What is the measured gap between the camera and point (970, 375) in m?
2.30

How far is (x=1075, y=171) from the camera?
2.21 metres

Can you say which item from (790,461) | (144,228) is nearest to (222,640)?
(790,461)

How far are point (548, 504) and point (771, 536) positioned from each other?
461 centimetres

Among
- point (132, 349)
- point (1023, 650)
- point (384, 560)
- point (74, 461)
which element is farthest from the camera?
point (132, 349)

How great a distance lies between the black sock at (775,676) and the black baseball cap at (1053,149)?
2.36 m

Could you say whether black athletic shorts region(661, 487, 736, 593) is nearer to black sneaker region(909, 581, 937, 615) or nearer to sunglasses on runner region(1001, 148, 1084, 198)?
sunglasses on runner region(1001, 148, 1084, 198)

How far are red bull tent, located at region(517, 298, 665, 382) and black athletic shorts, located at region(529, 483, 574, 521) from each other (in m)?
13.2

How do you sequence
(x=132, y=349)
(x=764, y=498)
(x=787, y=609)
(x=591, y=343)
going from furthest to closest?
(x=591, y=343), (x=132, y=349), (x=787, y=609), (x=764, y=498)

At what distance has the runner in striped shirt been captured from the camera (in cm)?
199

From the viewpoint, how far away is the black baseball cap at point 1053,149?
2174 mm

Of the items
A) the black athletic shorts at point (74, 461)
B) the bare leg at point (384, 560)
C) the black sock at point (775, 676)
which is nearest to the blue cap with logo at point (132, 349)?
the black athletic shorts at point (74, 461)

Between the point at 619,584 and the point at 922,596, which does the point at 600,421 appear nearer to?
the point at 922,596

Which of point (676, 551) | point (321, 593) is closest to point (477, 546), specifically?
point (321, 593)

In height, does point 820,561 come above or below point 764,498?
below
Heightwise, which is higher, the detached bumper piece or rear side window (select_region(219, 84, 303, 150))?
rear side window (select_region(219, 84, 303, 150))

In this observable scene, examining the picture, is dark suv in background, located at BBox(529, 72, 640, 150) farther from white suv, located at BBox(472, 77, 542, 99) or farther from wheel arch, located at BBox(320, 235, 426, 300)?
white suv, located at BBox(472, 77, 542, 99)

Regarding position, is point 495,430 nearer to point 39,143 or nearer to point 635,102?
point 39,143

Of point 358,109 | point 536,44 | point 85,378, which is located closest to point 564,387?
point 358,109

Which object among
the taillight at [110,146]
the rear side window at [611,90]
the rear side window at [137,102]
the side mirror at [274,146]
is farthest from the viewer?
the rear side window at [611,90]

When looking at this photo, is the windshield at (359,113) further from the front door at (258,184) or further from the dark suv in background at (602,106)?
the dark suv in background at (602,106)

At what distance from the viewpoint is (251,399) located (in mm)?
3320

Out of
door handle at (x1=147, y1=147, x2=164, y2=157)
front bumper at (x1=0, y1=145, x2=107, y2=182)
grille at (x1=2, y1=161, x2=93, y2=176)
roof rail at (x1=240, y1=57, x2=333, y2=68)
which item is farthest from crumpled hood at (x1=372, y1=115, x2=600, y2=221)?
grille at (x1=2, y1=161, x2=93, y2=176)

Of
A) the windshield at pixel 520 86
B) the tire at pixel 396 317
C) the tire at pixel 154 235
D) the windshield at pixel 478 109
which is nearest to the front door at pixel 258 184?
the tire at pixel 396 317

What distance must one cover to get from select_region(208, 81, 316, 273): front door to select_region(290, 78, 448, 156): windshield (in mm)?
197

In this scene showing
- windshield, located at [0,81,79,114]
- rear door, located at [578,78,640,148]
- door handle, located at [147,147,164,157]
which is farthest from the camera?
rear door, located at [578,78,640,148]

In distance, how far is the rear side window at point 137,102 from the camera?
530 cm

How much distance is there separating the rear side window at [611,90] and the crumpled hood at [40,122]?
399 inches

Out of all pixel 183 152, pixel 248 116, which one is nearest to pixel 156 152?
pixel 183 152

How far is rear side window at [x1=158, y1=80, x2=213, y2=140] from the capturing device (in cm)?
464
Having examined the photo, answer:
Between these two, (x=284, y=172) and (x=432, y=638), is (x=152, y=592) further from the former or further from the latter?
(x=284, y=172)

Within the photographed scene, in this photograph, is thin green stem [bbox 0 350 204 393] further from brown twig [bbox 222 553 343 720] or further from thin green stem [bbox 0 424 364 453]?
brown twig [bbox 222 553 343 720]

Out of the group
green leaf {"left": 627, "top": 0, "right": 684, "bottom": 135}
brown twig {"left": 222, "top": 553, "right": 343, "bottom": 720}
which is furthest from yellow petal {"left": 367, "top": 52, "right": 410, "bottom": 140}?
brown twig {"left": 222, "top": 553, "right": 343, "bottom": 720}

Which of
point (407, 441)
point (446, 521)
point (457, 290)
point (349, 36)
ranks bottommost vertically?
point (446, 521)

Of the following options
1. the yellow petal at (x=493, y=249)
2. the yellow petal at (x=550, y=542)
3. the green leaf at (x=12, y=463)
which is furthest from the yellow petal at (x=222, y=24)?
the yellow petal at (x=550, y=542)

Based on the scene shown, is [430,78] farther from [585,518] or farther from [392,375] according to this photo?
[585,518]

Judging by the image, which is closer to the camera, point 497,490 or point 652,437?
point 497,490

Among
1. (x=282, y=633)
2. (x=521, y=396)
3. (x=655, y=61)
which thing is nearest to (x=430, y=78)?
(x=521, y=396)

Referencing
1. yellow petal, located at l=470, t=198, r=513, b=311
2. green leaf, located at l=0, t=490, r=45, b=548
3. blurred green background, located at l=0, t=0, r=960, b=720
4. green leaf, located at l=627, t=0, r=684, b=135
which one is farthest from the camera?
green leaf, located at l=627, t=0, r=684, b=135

▸ **Short problem**
Using the material above, reproduce exactly the line that contains "Based on the" and all lines after it through the last one, and only those.

▸ **Answer to this exercise**
Based on the scene shown, is [430,78] farther from [585,518] or farther from [392,375] according to this photo?
[585,518]

Judging by the image, which is closer to the camera, point 497,490 or point 652,437?
point 497,490

Among
1. (x=282, y=633)
2. (x=521, y=396)
3. (x=655, y=61)
which thing is nearest to (x=430, y=78)?
(x=521, y=396)

Referencing
1. yellow petal, located at l=470, t=198, r=513, b=311
2. green leaf, located at l=0, t=490, r=45, b=548
3. blurred green background, located at l=0, t=0, r=960, b=720
4. green leaf, located at l=627, t=0, r=684, b=135
which one is farthest from the camera?
green leaf, located at l=627, t=0, r=684, b=135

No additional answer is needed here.